What was he saying, and why must he say it to her in pitch darkness?

“If I were planning to run off, Michael Brodie, I would have scarpered long since. Many and many a family has left the Highlands, including entire branches of clan MacLogan. I could easily have gone with them.” Though her own clansmen had hardly recalled where they’d stashed her, once she’d come to live at Castle Brodie.

A considering pause ensued, and then Brenna felt a single, callused finger trace down the side of her jaw.

“You might have left, but you stayed. I’m glad you stayed.”

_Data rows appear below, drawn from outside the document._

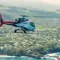 Places to take a helicopter tour on the island of La Réunion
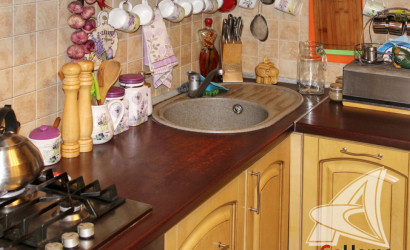 Купить 3-комнатную квартиру, Брест, Брест-восточный, ул. Скрипникова. Фото 14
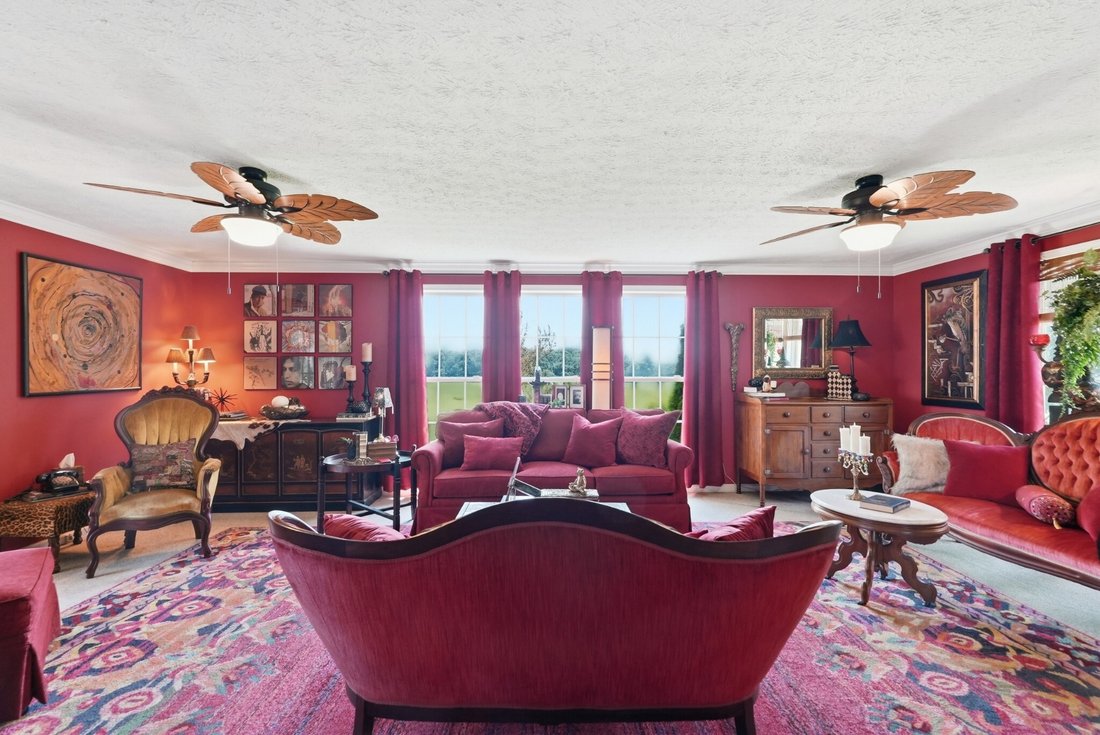 House in Cross Plains, Tennessee, United States 2 - 18288934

The quality of the darkness changed, sheltering fragile dignity rather than frustrated curiosity. Because Michael had made a concession, Brenna offered him one of her own.

“You need not have come home at all. I know this. You’re a baron, or a lord of Parliament, or some such. You could have set up housekeeping in London, and you could easily have set me aside.”

He still could.

“Such a thought never occurred to me. This is my home, you are my wife, but I’m asking you to give us time, to not dismiss our marriage out of hand because we’re getting a late start on being husband and wife.”

Asking.

All day long, Brenna answered questions: What to serve for dinner, when to schedule a wedding or christening, what to put in a basket for a family suffering illness, and how to manage old Davey MacCray when he was once again three days gone with drink.

Those questions were easy, and this one was too.

I’m also glad I stayed, Michael. I’ve learned to be patient. Maybe you can learn to be patient with me, as well.”

The mattress shifted again, bobbing Brenna about as if she were a small craft on a stormy loch. She felt Michael come near, felt the shocking warmth of his bare chest against her arm, and then his lips brushing against her forehead.

Before she could flinch or bat him away, he subsided.

“Good night, then, Wife. Though I’m warning you, a man learns a deal of patience in the army.”